* What you need to do
Beginning at the line that holds "Renovated 6 bedroom", transcribe each line exactly through the end of the records, and leave any pictures out.

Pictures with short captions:
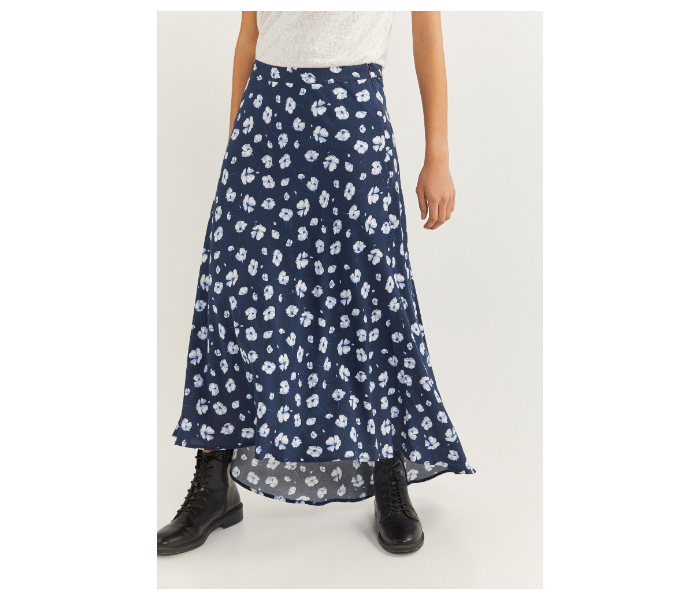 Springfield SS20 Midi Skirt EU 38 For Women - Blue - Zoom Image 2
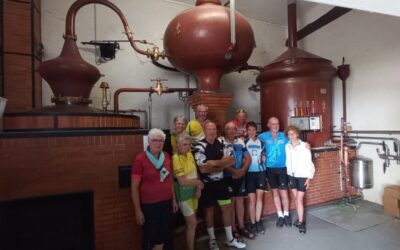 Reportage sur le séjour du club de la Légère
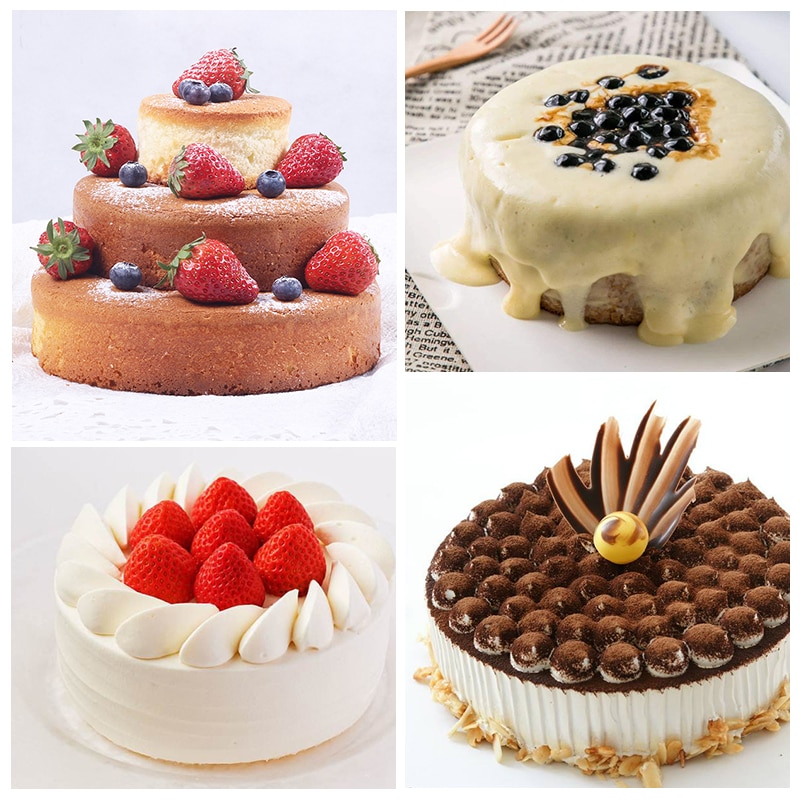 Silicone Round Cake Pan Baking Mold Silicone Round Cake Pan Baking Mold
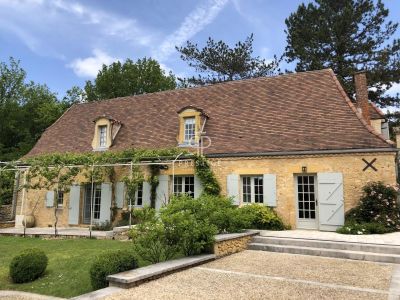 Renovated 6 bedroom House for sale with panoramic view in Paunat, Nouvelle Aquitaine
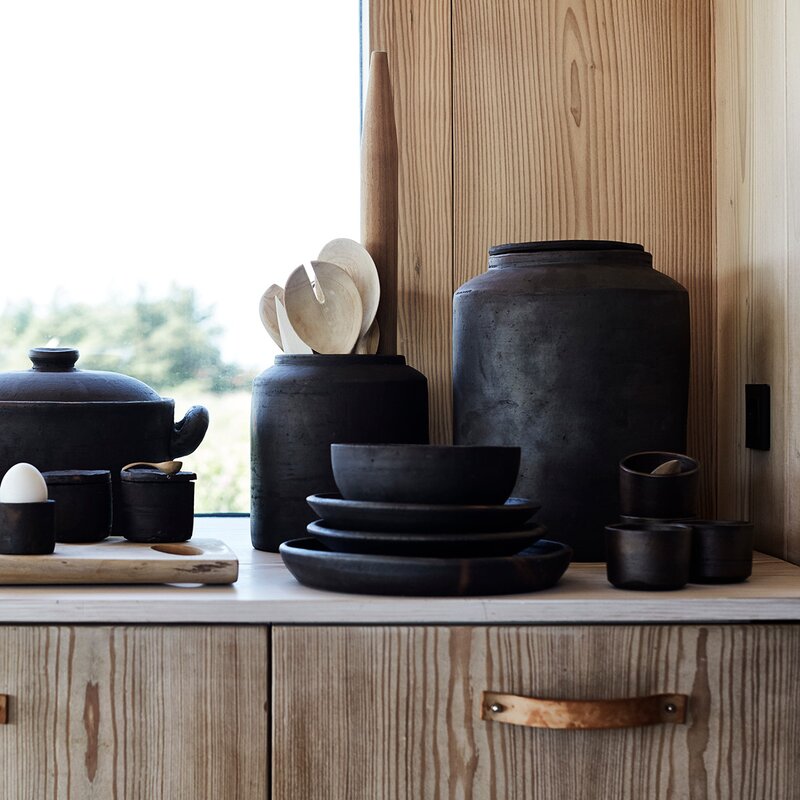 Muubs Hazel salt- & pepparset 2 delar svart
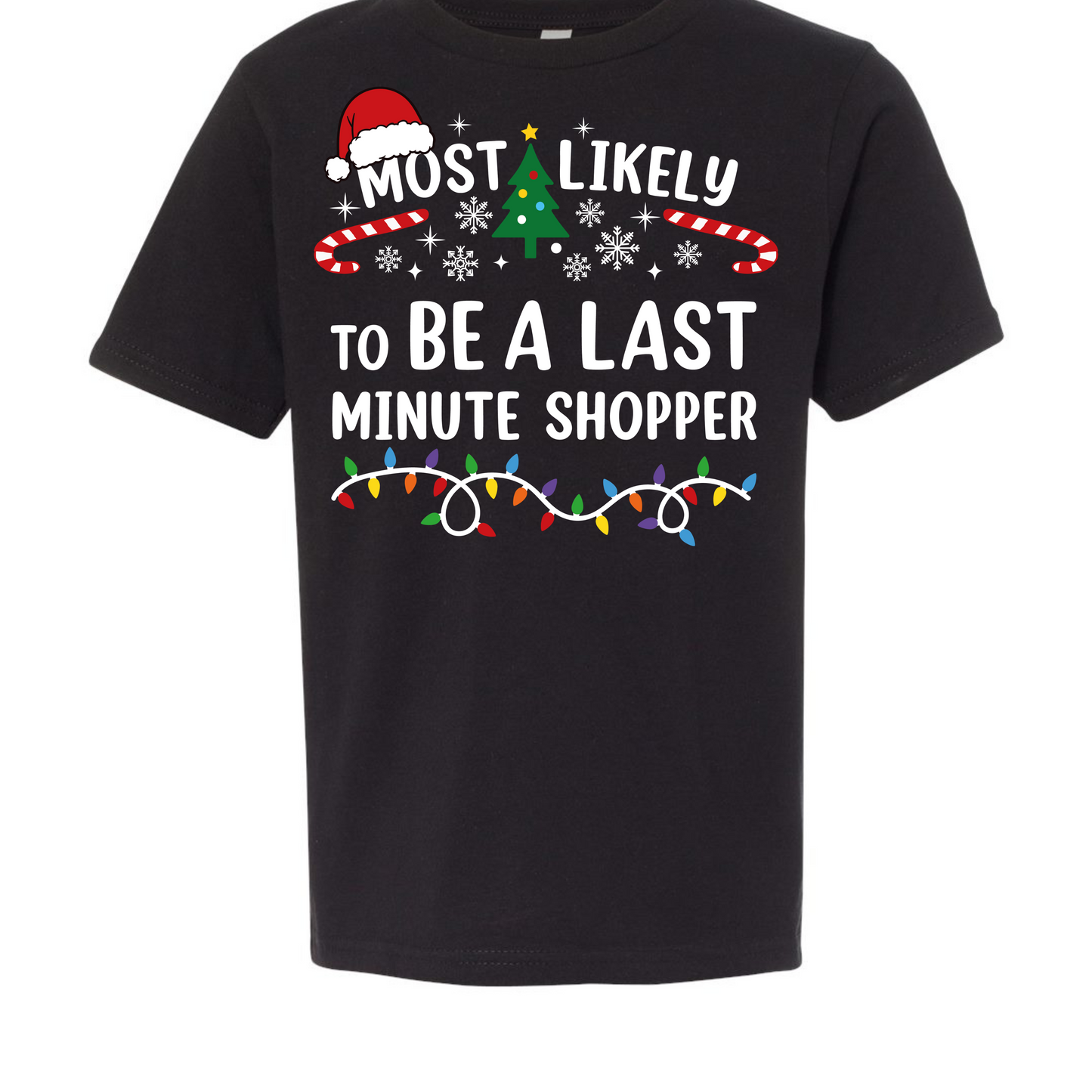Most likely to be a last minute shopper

* Reply to the exercise
 Renovated 6 bedroom House for sale with panoramic view in Paunat, Nouvelle Aquitaine
 Muubs Hazel salt- & pepparset 2 delar svart
Most likely to be a last minute shopper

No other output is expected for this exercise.